= Richard Sparks =

American choral conductor (born 1950)

Richard Andrew Sparks (born August 29, 1950) is an American choral conductor. He is one of the leading figures in choral music in the Pacific Northwest and in Scandinavian, especially Swedish a cappella choral music.

==Early life and education==
Sparks was raised in Seattle, Washington. He graduated from Shorecrest High School, and he received a bachelor of music in 1976 and a master of music in 1980, both from the University of Washington. While an undergraduate, Sparks founded Seattle Pro Musica in 1973, which he led until 1980. During this time, Seattle Pro Musica became known as a leader in the "authentic performance" of Baroque music, especially Johann Sebastian Bach's. The organization started with a chamber choir, then the second year the Bach Ensemble was added, which did Bach cantatas and other baroque works, once a month. Finally, during the last three years, a Chamber Orchestra was added. Sparks conducted Seattle Pro Musica in Claudio Monteverdi's Vespro della Beata Vergine at St. Mark's Cathedral and Handel's Messiah. Over the course of seven years, Sparks conducted 71 different programs with those ensembles.

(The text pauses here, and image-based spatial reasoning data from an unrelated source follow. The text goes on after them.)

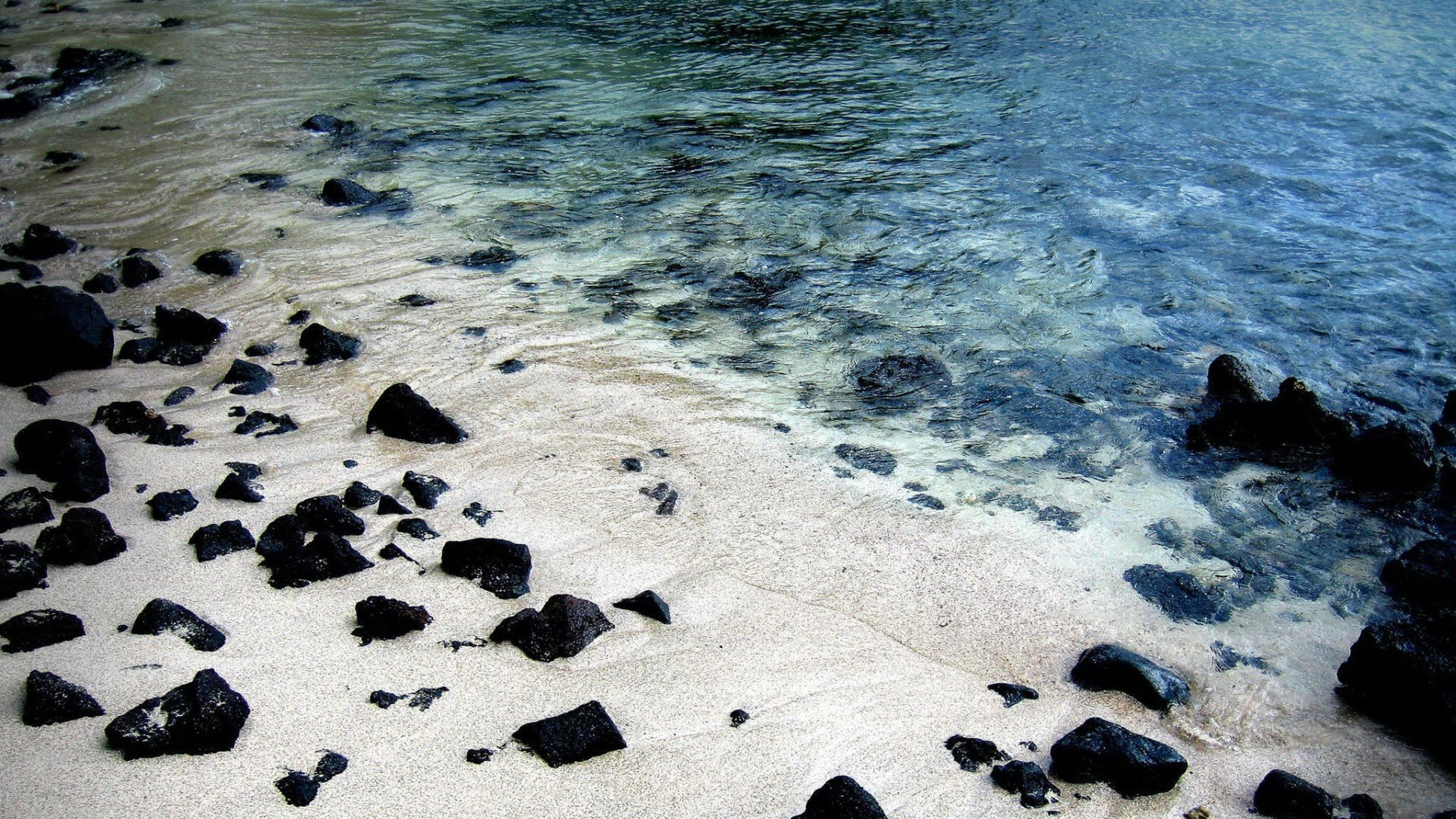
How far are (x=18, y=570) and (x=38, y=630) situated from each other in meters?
0.36

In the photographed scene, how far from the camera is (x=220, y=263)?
262 inches

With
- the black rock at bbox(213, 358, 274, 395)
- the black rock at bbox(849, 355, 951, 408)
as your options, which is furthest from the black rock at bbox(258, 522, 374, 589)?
the black rock at bbox(849, 355, 951, 408)

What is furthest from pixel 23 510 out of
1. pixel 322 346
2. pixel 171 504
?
pixel 322 346

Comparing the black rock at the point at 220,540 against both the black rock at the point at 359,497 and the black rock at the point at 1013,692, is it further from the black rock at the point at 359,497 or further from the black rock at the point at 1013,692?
the black rock at the point at 1013,692

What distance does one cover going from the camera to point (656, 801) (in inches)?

In the early 1980s, Sparks grew interested in Swedish choral music and the work of conductor Eric Ericson. He received doctor of musical arts in choral conducting from the University of Cincinnati College-Conservatory of Music, and his doctoral dissertation on postwar Swedish choral music was later published as The Swedish Choral Miracle.

==Conducting career==
In 1983, Sparks became conductor of the Choir of the West and Director of Choral Activities at Pacific Lutheran University. He remained there until 2001, during which time he directed the choir in Benjamin Britten's War Requiem, Bach's Mass in B Minor and St. John Passion, Igor Stravinsky's Les Noces, Sergei Rachmaninoff's Vespers, Johannes Brahms's Liebeslieder Walzer, and Giuseppe Verdi's Requiem. During Sparks's tenure, the Choir of the West recorded five concert albums.

Sparks founded Choral Arts Northwest (later Choral Arts), a Seattle-based chamber choir, in 1993, and was its artistic director until 2006. Choral Arts is known for its repertoire of a cappella music and a sound inspired by Swedish choirs. From 1999-2011, Sparks was artistic director of Pro Coro Canada in Edmonton, where his repertoire has included (again) Monteverdi's 1610 Vespers and Bach's B Minor Mass, as well as Wolfgang Amadeus Mozarts Requiem and Gabriel Fauré's Requiem in D Minor. He received the Richard S. Eaton Award of Distinction from the Alberta Choral Federation. He also was the first non-Canadian conductor to lead the National Youth Choir of Canada in 2006.

Sparks served as the Chair for Conducting & Ensembles at the University of North Texas, and also led the University Singers, and the Collegium Singers at the school until his retirement in 2019. While at UNT, Sparks also served as the Interim Director of Music for Church of the Incarnation in Dallas from August 2011 to August 2012. In the Fall of 2013, Sparks led the Collegium singers in another performance of Monteverdi's Vespers of 1610.

Sparks has guest-conducted the National Youth Choir of Canada and was the first American in more than two decades to conduct the Swedish Radio Choir in 2002, 2007 and 2008.

In May 2021, Sparks was one of 10 new members elected to the Royal Swedish Academy of Music, alongside Marika Field, Katarina Karnéus, Jonas Knutsson, Sten Sandell, Đuro Živković, Keiko Abe, Giancarlo Andretta, Stefan Dohr, and Quincy Jones. The Academy said that "Sparks, more than any other foreign choir conductor of his generation, has been an ambassador for Swedish and Nordic choral music," and described his dissertation The Swedish Choral Miracle as the "standard work for the knowledge of Swedish music in English-speaking areas."

In 2023 Sparks was awarded The American Prize in Conducting—The Dale Warland Award in Choral Conducting (non-collegiate division)for his work with the Benedict Sixteen Singers.

The Benedict Sixteen Singers also released two CDs of music of Frank LaRocca on the Cappella Records label.
== Personal life ==
Sparks is married to the former Kathryn Wold, an artist who formerly directed the gallery at Pacific Lutheran University. Richard Nance composed "Set Me as a Seal," based on the Song of Songs, for their 1996 wedding.